Verilen metin:

━━━━━━━━━━━━━━━━

Bunun adına küreselleşme denmiyor mu? Dünya iletişim ve ulaşım ağları geliştikçe birbirine daha yakın ve ulaşabilir hale geldi ve bunun sonucunda da artık hemen hemen herkes birbirinden haberdar olmaya başladı. Asya Afrika büyük kıtasının birbiriyle kara bağlantısı olduğu için bu topraklar üzerinde yaşayan insanlar doğal olarak daha kolay etkileşime geçti.
Sayfa 175: “Afrika-Asya devinin bütün bu yuttuklarını sindirmesi yüzyıllar sürdü, ancak geri döndürülemez bir süreçti. Bugün neredeyse tüm insanlar aynı jeopolitik sistemin (tüm gezegen diğer uluslar tarafından tanınan ülkelere bölünmüştür), aynı ekonomik sistemin (kapitalist piyasa ekonomisi gezegenin en uzak köşelerini bile şekillendiriyor), aynı hukuki sistemin (insan hakları ve evrensel yasalar her yerde en azından teoride geçerlidir) ve aynı bilimsel sistemin parçasıdır (Türkiye, İsrail, Avustralya ve Arjantin’deki uzmanların atomların yapısı veya tüberkülozun tedavisi hakkındaki görüşleri tamamen aynıdır).

━━━━━━━━━━━━━━━━

Kaynak veriler:
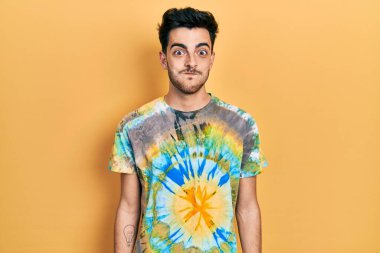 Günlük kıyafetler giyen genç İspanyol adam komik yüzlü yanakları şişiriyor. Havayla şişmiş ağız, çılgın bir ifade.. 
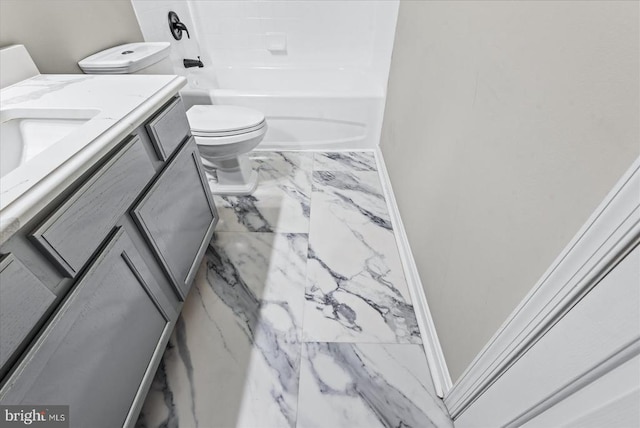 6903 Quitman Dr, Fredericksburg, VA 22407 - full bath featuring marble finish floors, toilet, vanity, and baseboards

━━━━━━━━━━━━━━━━

Yapılacak iş: Küreselleşme üzerine olan metinde "Bunun adına küreselleşme" ile "kolay etkileşime geçti." arasındaki bölümü, bu iki ifade de dahil olmak üzere hiç değiştirmeden yeniden yazın. Bu iş için verilere ihtiyaç yok.

Cevap alanı:
Bunun adına küreselleşme denmiyor mu? Dünya iletişim ve ulaşım ağları geliştikçe birbirine daha yakın ve ulaşabilir hale geldi ve bunun sonucunda da artık hemen hemen herkes birbirinden haberdar olmaya başladı. Asya Afrika büyük kıtasının birbiriyle kara bağlantısı olduğu için bu topraklar üzerinde yaşayan insanlar doğal olarak daha kolay etkileşime geçti.